Hide and Seek…With Your Spare Key! (edit/delete)
5 Genius Places to Hide a Spare Key
Aug 9, 2013 / By BrightNest / Comments7 BrightNest.comby5 Genius Places to Hide a Spare Key
If Mr. Bean was going to hide a spare key to his house, here are two spots he’d probably choose: under the door mat, or inside the dead-giveaway plastic rock in the garden.
Don’t be like Mr. Bean.
His house is really easy to rob! Instead, take a page out of James Bond’s book and try one these secret-agent worthy places to hide your key.
You’ll save yourself from the hassle of getting locked out and the disaster of getting robbed in one fell swoop.
Inside of a tree.
Is there a tree on your property? Then you’ve got a perfect key hiding place.
Simply cut out a square chunk from the bark that’s large enough to cover your key. Then trim a bit off the back of the “chunk” so there’s enough space to leave your key in the hollow.
Replace the bark chunk, and enjoy your perfectly camouflaged key.
Tip: Consider marking the location of the hollow with something like an old nail so that it isn’t too camouflaged and is easy to find.
Wedged between two bricks.
We’re all for well-maintained brick, but one small chink in the mortar can be good news!

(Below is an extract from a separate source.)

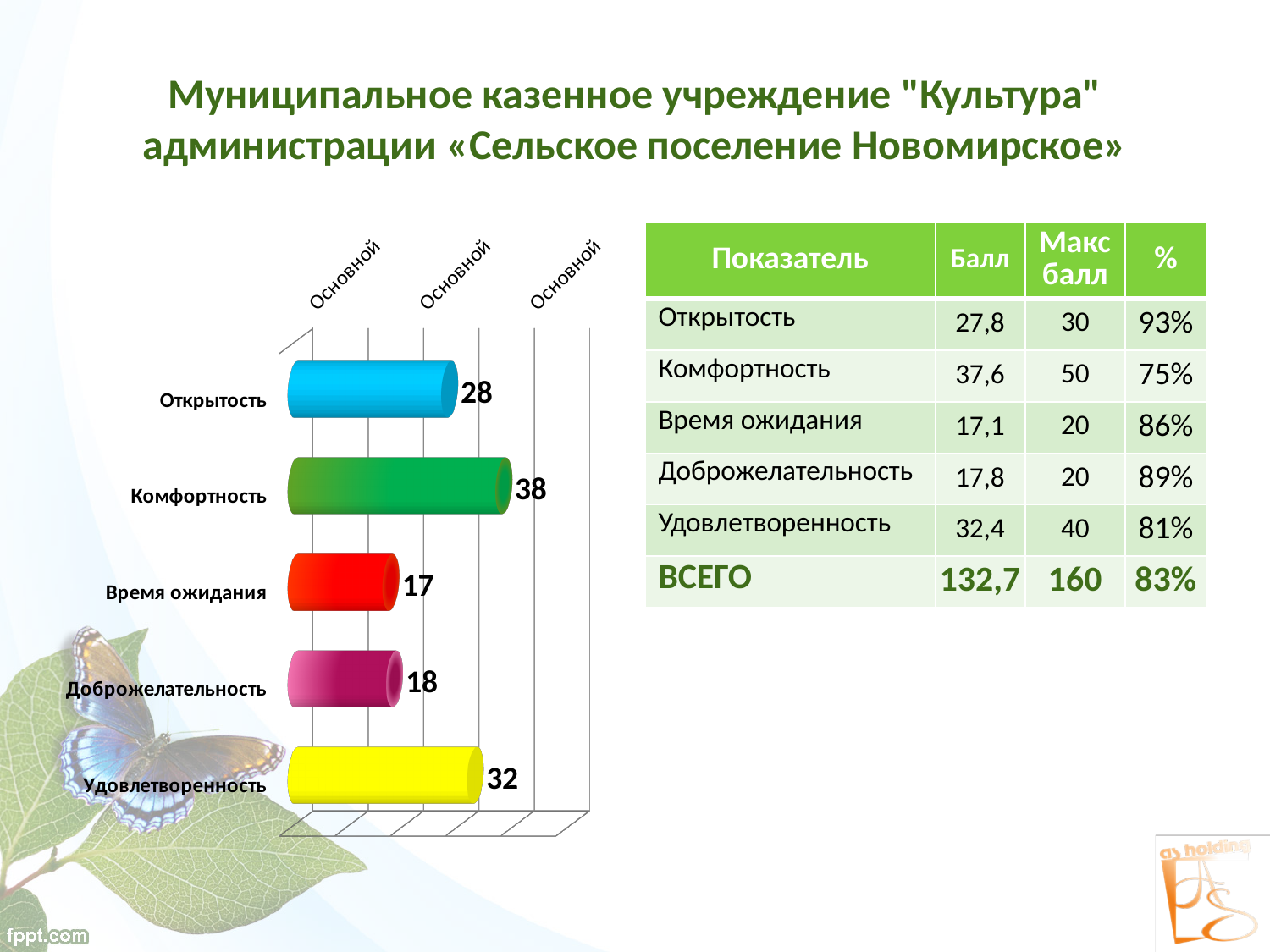
How many categories are shown in the bar chart? 5 Which category has the highest value in the bar chart? Комфортность What value is shown for Время ожидания in the bar chart? 17 What is the difference between the values for Удовлетворенность and Доброжелательность in the bar chart? 14 What kind of chart is shown on the slide? Bar chart Which category has the lowest value in the bar chart? Время ожидания What value is shown for Доброжелательность in the bar chart? 18 Which is larger in the bar chart, the value for Открытость or the value for Удовлетворенность? Удовлетворенность What value is shown for Комфортность in the bar chart? 38 What is the difference between the values for Комфортность and Открытость in the bar chart? 10 What value is shown for Открытость in the bar chart? 28 What value is shown for Удовлетворенность in the bar chart? 32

Put the brick blemish to good use – if there’s enough space for a key, wedge it in there. Just make sure the key fits in a way so that it’s both inconspicuous and easy-to-remove.

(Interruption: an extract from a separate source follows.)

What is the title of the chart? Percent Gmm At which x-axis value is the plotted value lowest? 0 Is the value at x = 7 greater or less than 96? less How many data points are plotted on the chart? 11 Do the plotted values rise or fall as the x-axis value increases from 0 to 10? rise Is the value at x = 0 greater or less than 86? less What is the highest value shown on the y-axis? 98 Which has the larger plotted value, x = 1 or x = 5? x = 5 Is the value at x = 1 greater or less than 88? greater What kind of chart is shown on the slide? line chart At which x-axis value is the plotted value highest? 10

Spending an hour trying to dig a key out from between two bricks is almost as frustrating as paying a locksmith to let you back in.
Inside of a wind chime.
Pop quiz: What do burglars hate? Making noise!
That means that if a potential robber is searching for a spare key, they’re probably not going to go digging inside your wind chimes.
Tip: To make this method even more secure, replace the wind chimes’ “knocker” with an entire ring of keys (only one of which actually opens your door).
Even if a burglar finds the keys, they’ll have to struggle with the ring of decoys.
On your car.
There are a lot of magnetized lock boxes on the market meant to hide a spare key for your car, but we think these can be used for house keys, too.
Think about it: When is a burglar most likely to try and break in? When you (and your car) aren’t at home.
There are certainly some flaws to this method (no car, no keys), but it’s still worth considering.
With a neighbor.
Okay, this one may not be super-spy clever, but it’s worth mentioning because it is super effective.
Leaving a spare key with a trustworthy friend or neighbor means that access to your home is just a knock (or phone call) away.
Plus, you’ll never have to worry about a burglar finding it on your property.
Again, there are problems – if your neighbor isn’t home, you can’t get inside – but if you have a close friend next door, give this method some consideration.